ところが、2022年12月、日本経済研究センターは、中国のGDPは米国を逆転しないと発表。

あらら、どっちやねん?

2022年10月の第20回党大会で、習近平は方針を一変させたのだ。鄧小平の改革開放から、毛沢東の共産主義への回帰。習近平は、経済的豊かさより共産主義的な秩序を優先させたのである。それは習近平の「共同富裕」にも表れている。「共同」は「平等」を意味し、共産主義的発想である。

■文化大革命が残したもの

文化大革命は中国に深い傷を残した。

資本主義・実権派が右翼と批判され、裕福な人たちがブルジョアと蔑まれ、大衆の前で晒し者にされたのである。命を落とした者もいた。文化大革命の犠牲者は、死者40万人、被害者1億人と推定されている。

その文化大革命を推進した四人組も、哀れな最期をとげた。

江青は、死刑判決を受けたが、後に無期に減刑。
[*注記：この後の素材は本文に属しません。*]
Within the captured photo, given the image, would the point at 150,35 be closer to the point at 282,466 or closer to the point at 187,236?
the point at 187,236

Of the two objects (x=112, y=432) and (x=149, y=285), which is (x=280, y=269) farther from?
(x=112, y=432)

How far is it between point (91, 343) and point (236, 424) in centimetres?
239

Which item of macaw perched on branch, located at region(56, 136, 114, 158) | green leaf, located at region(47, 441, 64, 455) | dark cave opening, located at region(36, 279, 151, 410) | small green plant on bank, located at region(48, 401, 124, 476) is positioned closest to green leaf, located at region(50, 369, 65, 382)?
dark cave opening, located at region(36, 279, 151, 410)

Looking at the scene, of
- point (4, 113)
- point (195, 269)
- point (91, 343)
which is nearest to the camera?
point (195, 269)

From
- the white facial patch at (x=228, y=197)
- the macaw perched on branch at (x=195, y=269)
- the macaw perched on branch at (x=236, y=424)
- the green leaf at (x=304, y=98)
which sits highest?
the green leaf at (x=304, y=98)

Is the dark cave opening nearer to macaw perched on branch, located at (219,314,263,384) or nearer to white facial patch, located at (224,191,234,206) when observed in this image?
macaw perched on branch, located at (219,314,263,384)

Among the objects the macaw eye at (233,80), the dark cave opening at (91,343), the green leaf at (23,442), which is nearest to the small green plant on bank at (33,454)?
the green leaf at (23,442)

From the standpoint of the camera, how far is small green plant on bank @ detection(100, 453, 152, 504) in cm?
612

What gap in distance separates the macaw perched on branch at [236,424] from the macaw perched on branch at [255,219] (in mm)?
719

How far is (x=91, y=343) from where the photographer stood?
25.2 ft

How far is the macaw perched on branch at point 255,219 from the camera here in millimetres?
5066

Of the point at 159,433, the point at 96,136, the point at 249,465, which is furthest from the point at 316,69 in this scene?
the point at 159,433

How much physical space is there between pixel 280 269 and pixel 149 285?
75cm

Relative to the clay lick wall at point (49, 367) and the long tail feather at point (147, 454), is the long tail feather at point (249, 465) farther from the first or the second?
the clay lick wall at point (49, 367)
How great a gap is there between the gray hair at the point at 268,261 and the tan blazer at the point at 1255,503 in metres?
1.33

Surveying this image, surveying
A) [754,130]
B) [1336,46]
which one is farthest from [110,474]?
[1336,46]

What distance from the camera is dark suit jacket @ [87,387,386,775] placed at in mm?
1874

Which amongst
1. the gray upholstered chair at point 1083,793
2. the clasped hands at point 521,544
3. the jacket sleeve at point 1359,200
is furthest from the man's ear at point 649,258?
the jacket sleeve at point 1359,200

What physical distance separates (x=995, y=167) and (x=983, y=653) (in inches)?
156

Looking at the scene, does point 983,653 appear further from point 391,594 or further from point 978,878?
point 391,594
最後まで非を認めず、毛沢東を讃えながら、1991年、自ら命を絶った。やったことの是非はさておき、筋の通った人生だ。

張春橋は、無期懲役の判決を受け、仮出所後、2005年4月に病死した。姚文元は、懲役20年の判決をうけ、2005年12月に病死。王洪文は、終身刑の判決を受け、1992年8月、獄中で病死した。

結局、大躍進、文化大革命の最終勝者は鄧小平だった。

鄧小平の人生は、戦国時代の徳川家康に酷似している。巨人たちに囲まれ、身動きできず、何度も危ない目にあいながら、しぶとく生き残った。そして、最後の最後で、勝利をかたどったトロフィーを手にしたのである。
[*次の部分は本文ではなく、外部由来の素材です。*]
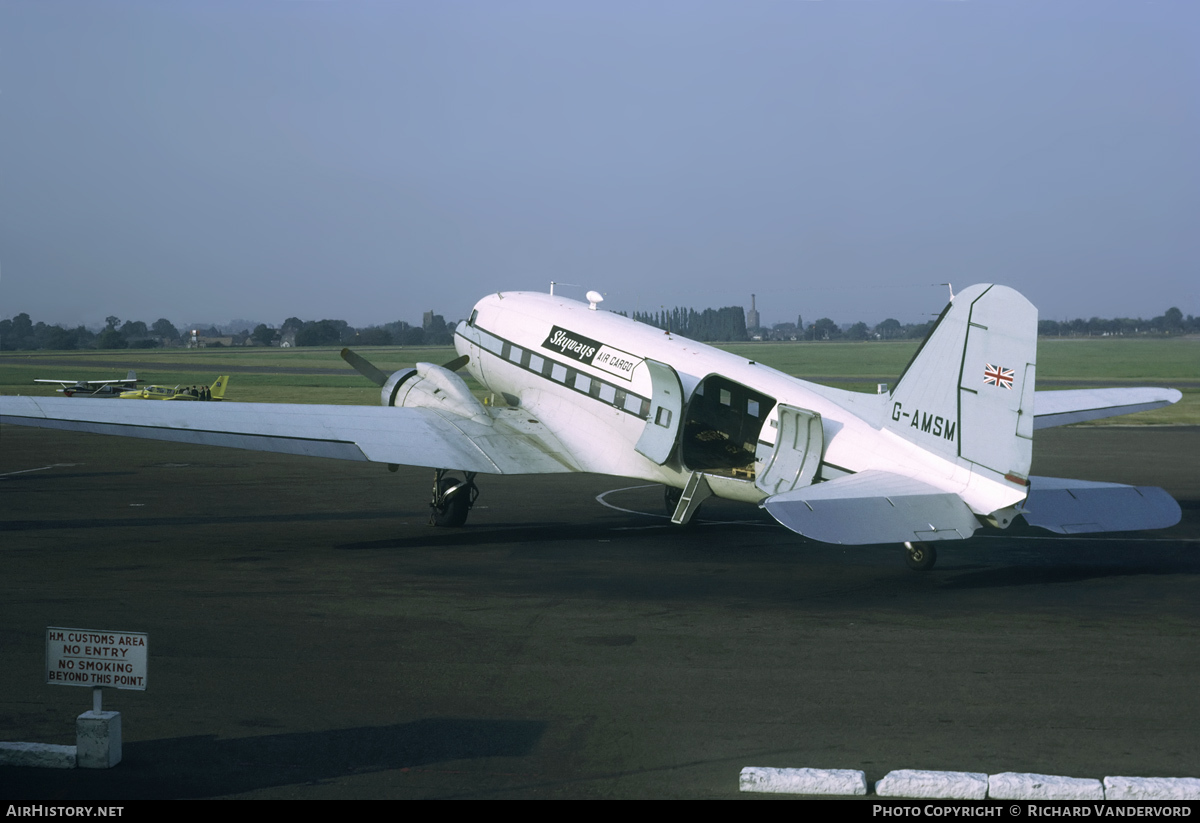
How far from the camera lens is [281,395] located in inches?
2406

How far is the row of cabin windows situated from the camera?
2003cm

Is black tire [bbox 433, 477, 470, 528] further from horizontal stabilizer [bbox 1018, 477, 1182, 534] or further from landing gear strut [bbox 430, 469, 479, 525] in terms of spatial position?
horizontal stabilizer [bbox 1018, 477, 1182, 534]

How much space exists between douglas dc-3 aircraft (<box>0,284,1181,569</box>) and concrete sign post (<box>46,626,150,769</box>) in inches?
316

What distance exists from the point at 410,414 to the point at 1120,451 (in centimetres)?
2478

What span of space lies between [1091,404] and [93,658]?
21301mm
鄧小平は、共産主義よりプラグマティズム(実用主義)を好むリアリストだった。つねに冷静で、現実を受け入れながら、問題解決に集中する。何度失脚しても、首の皮一枚でつながって、復活する。おきあがりこぶし、不倒翁とよばれるゆえんだ。

その鄧小平も、1997年2月19日、この世を去った。鉄人だろうが、超人だろうが、凡人だろうが、「人」は必ず死ぬ。これが世の定めだなのだ。

その後、中国の最高権力は、江沢民、胡錦濤、習近平へと禅譲されていく。彼らに共通するのは、14億人の競争を勝ち抜いた実力者であること。だから中国は強いのである。

いつの日か、日本もそうなることを願っている。だが、我々庶民にできることは限られている。

どうする庶民?

みんなで投票に行こう。おバカな議員を当選させないために。